Em oposição a esse controle exacerbado, há momentos na série em que há revolta, revolução e desobediência: porém, os produtores são cuidadosos o suficiente para montar bem o cenário de controle e a escassez de alternativas daquelas mulheres para só mais tarde na temporada inserir esses momentos pontuais. Cada uma dessas instâncias de liberdade parece, ao espectador, um momento incrivelmente catártico, em que torcemos para que essas pessoas se libertem - mas isso só ocorre porque sabemos o tamanho da dor que elas sentem por ter que cumprir suas obrigações sociais.
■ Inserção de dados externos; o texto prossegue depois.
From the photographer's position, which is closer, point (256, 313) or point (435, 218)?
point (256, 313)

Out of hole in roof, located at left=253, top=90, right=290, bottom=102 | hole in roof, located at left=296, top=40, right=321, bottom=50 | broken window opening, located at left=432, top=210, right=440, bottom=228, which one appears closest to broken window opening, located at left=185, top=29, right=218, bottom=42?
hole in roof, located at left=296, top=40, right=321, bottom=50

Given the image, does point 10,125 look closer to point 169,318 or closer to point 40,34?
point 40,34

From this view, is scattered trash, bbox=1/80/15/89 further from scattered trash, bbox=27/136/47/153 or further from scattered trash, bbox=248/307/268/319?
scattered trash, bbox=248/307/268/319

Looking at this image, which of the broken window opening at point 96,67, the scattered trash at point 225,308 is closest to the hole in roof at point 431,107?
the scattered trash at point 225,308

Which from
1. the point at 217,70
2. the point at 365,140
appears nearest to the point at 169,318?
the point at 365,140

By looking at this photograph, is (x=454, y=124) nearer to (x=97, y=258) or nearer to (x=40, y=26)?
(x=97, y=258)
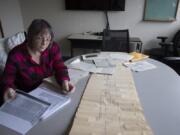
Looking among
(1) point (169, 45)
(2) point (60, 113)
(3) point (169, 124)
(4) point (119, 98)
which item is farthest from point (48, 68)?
(1) point (169, 45)

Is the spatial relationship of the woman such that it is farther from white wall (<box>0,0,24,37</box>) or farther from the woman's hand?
white wall (<box>0,0,24,37</box>)

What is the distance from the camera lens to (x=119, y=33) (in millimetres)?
2381

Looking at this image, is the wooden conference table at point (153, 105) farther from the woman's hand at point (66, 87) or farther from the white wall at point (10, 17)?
the white wall at point (10, 17)

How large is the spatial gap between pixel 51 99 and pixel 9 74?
1.25 ft

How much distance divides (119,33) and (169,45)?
100 cm

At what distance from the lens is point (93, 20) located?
3645 mm

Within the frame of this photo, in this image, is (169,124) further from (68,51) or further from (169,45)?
(68,51)

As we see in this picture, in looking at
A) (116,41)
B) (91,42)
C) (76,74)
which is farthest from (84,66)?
(91,42)

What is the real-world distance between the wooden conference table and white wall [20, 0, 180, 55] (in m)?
2.17

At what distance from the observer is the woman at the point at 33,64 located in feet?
3.92

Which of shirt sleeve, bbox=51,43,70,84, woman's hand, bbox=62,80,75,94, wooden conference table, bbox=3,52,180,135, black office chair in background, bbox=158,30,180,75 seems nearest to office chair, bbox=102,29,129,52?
black office chair in background, bbox=158,30,180,75

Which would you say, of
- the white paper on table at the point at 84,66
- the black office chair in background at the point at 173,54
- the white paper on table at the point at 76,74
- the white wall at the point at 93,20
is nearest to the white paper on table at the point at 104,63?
the white paper on table at the point at 84,66

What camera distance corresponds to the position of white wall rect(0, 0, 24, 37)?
10.9 ft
Esse tipo de cena nos faz sermos simpáticos até à Esposa do Comandante, Serena Joy - que poderia ser apenas uma personagem plana, que acredita piamente no sistema em que está inserida, mas é caracterizada de forma a ter traços tridimensionais e ser uma personagem fascinante para a série.
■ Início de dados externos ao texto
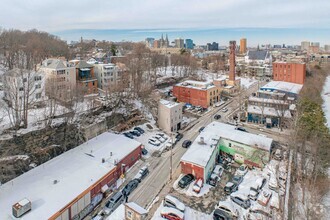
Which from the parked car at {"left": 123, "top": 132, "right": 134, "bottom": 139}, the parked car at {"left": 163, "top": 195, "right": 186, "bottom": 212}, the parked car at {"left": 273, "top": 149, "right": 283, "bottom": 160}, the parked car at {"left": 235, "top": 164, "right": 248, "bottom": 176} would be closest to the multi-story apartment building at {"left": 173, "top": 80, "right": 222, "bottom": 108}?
the parked car at {"left": 123, "top": 132, "right": 134, "bottom": 139}

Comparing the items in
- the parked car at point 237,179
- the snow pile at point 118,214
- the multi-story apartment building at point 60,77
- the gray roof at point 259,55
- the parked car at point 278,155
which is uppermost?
the gray roof at point 259,55

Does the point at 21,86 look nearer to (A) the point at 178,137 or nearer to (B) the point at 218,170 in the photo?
(A) the point at 178,137

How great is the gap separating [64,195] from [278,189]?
543 inches

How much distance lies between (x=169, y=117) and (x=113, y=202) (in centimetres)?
1271

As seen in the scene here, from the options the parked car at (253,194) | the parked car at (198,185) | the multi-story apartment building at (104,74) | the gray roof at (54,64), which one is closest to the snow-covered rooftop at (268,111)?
the parked car at (253,194)

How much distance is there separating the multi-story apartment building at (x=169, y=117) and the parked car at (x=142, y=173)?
8129mm

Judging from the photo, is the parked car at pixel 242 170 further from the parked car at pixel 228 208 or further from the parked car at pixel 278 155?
the parked car at pixel 228 208

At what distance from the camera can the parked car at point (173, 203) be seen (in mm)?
14500

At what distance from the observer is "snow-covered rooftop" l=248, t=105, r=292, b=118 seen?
2798 centimetres

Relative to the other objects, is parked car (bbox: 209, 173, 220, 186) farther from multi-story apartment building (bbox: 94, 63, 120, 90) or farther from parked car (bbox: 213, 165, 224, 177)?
multi-story apartment building (bbox: 94, 63, 120, 90)

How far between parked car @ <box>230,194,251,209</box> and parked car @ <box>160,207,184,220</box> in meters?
3.91

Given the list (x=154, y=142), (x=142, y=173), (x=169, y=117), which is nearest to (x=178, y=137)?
(x=169, y=117)

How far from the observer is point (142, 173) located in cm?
1866

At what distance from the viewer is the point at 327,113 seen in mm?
34312
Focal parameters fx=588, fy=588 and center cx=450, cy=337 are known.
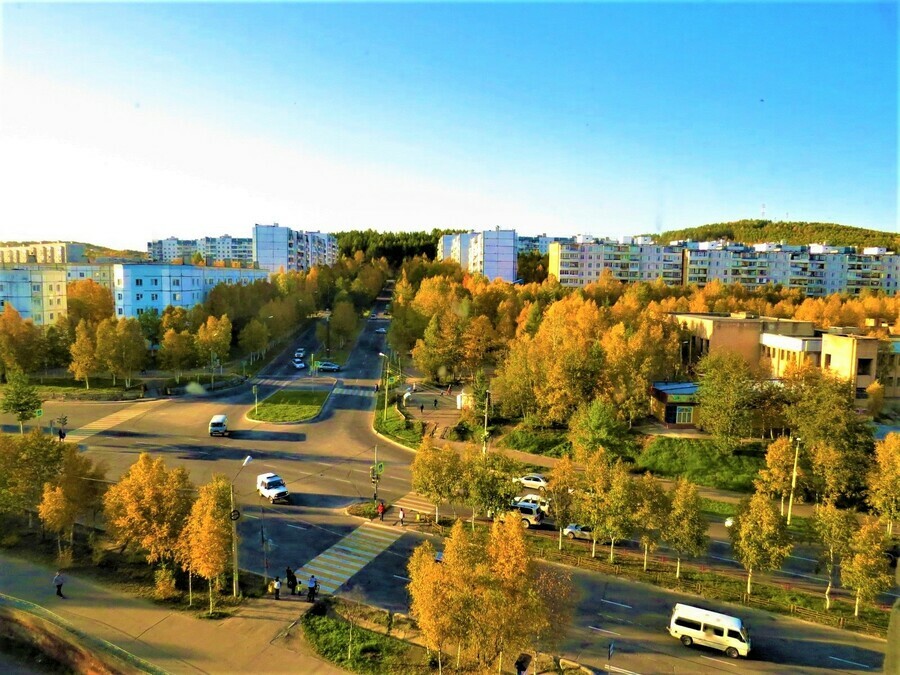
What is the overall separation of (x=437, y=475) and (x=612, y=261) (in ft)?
207

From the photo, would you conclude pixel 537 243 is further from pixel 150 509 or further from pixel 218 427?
pixel 150 509

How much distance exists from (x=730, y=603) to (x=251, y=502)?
16318 millimetres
Com a mensagem clara de que privilégios, dentro de uma hierarquia, são moedas de grande valor - mesmo quem tem pouco poder pode abusar de quem não tem nenhum - essa primeira temporada de The Handmaid's Tale veio certeira num momento em que cresce uma onda de fundamentalismo que, mesmo se não tomar o poder da maneira direta mostrada na série, é capaz de realizar grandes estragos nos avanços sociais e minoritários já conquistados até agora. Por meio do exagero, da distopia, a série é capaz de comentar sobre situações reais - machismo, homofobia e controle social - e nos fazer imaginar: como queremos que o nosso futuro se desenhe?

Mesmo sabendo que a segunda temporada não trará respostas, e sim mais indagações, acredito que os espectadores estão ansiosos por mais e mais episódios para acompanhar a vida e a luta de Offred.